What a step from an ordinary piece of graphite we are using to doodle with.
It looks like scientists just cannot make up their mind, one day coffee will kill you, the next day it is your best friend. Now, there is another argument for having that extra cup of the heavenly brew.
Researchers at Stanford University School of Medicine have recently discovered that caffeine might help our bodies stay young. After analysing blood samples from people of different age, they found out the older participants with lower levels of inflammation were all passionate coffee drinkers. As fighting inflammation is the key to increase life expectancy, the researchers now believe drinking 5 or more cups a day may just be ok. They found no limit, the more caffeine people consumed, the more protected from chronic diseases they were, coffee seems to be the key to longevity.
Next time you ask yourself Should I have another cup of coffee? pops up, go for it.
While development of online tools is trying to simplify our lives, the end result can often do just the opposite. The latest attempt by Asos to help its customers choosing the right size of clothes not only made a stir among buyers, but also insulted them.

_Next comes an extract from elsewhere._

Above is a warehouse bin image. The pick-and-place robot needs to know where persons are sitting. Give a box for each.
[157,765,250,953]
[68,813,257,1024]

By using past purchase history, including pieces returned for not fitting properly and valuation of sold items, the British online store launched a tool assisting its customers to determine their size for a desired product. This time, however, it was not privacy concerns that rippled across social media, but the tone of the messages that made many feeling self conscious and angry.
With words like for your height and weight this size is way too small, who would blame them.

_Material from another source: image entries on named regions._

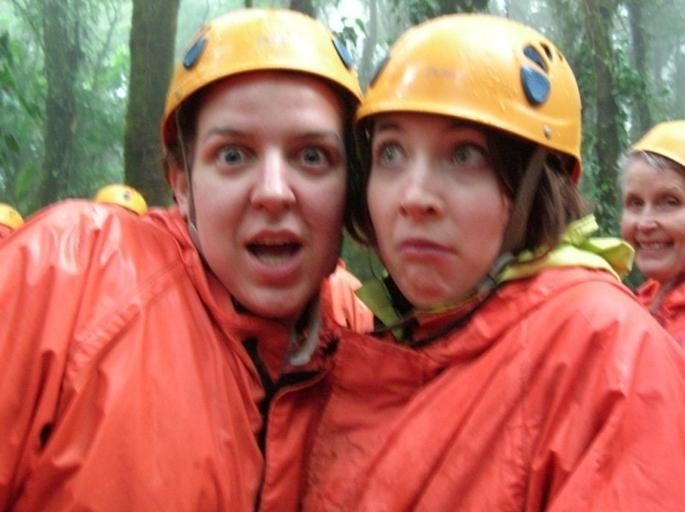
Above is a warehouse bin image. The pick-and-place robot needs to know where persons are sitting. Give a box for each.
[0,7,371,511]
[254,11,684,510]
[605,115,684,346]
[0,199,29,245]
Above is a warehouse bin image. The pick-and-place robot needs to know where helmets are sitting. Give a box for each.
[354,12,585,182]
[159,5,364,176]
[630,119,685,171]
[0,201,28,232]
[89,181,149,218]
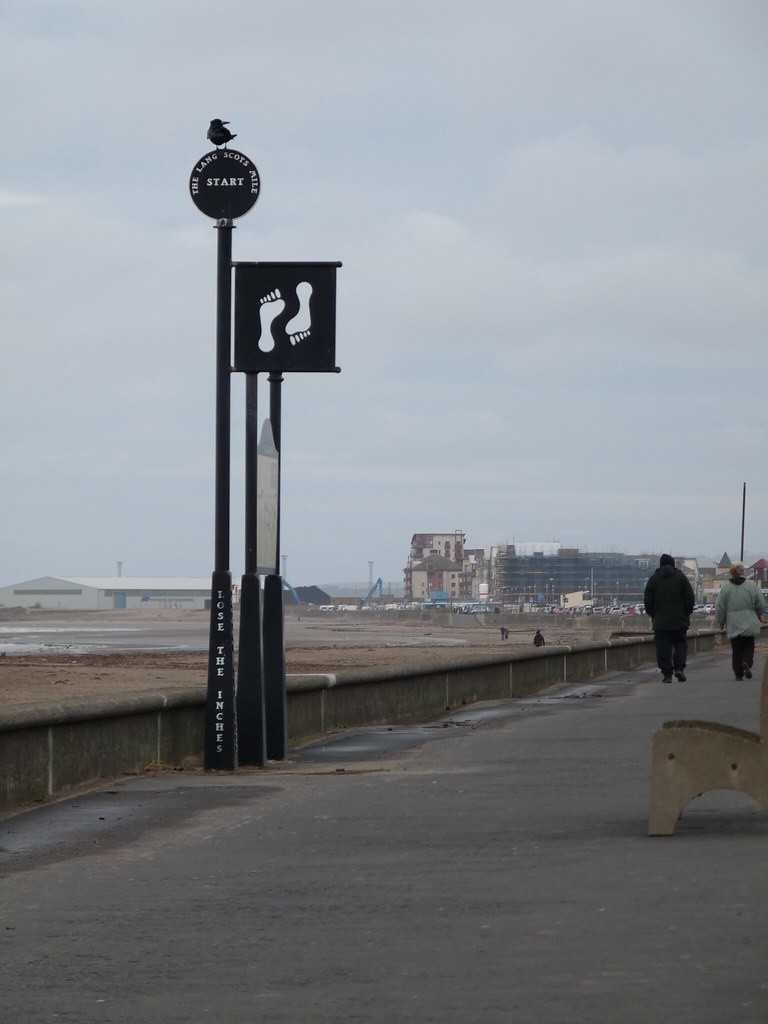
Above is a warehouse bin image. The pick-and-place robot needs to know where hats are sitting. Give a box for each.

After organic and local, the new health craze are the bacteria. Scientists have recently proved microorganisms play bigger role in our bodies that previously thought. What started with lactobacillus, is now spreading to vegetables and it will go on and on.
The industrial food processing came with a promise food poisoning is a thing of the past. But modern techniques, that kill everything, including the healthy microorganisms proved not to be good enough to keep us healthy through the winter. Forgetting about seasonal food and consuming fresh vegetables grown in greenhouses did not help either. Now the food business is rethinking their ways and they are turning for help to grandmas. During harsh winter times in Eastern Europe pickling vegetables was not only the way to preserve the abundance of crops, but also to secure useful vitamins all through the year. This synonym of poverty and savviness was quickly abandoned when fresh food became available all year round. Now the scientists discovered the bacterial world pickled in jars is much healthier than the one the shipping containers bring from distant places.

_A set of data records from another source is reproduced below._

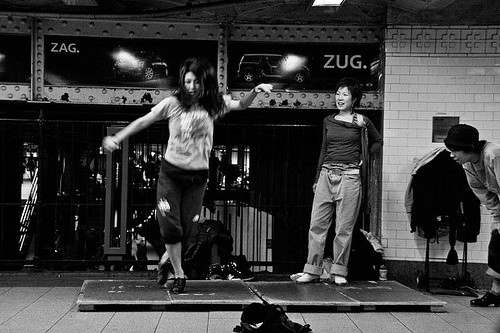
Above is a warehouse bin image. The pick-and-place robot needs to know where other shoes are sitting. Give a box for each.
[206,264,222,280]
[296,273,320,283]
[335,275,348,286]
[222,263,254,281]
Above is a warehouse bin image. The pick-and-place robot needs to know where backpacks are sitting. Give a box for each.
[182,219,232,280]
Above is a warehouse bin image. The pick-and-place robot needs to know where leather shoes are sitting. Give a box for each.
[471,291,500,307]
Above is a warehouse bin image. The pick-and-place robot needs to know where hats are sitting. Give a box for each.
[443,123,480,149]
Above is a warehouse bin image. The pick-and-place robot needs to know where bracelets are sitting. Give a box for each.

It is easy to preserve every vegetable imaginable in salt or vinegar, we should try and pickle ourselves through wintertime again.
The facial recognition is on the rise. Despite coming with a promise to make our lives easier, it is posing a real threat to our privacy. The surveillance technology, however, has now revealed its soft spots.
When Facebook and Apple used the system to tag photos of its users, most were fine with it, but when Amazon started using facial recognition in their store, it became physical. Now, even KFC China is trying to make a library of its customers to guess what they want. Next time a mid aged woman will step into their parlour, she might be offered porridge and soy bean milk for breakfast. The privacy advocates are on their toes, but rest assured the technology is not without flaws. The program has already successfully been tricked with funky makeup and counter surveillance clothes.
For those who do not want to walk around wearing Ziggy Stardust like makeup or shirt full of printed faces, Pittsburg University researchers came up with yet another solution. Putting on a pair of wild patterned glasses successfully hides from the Big Brother.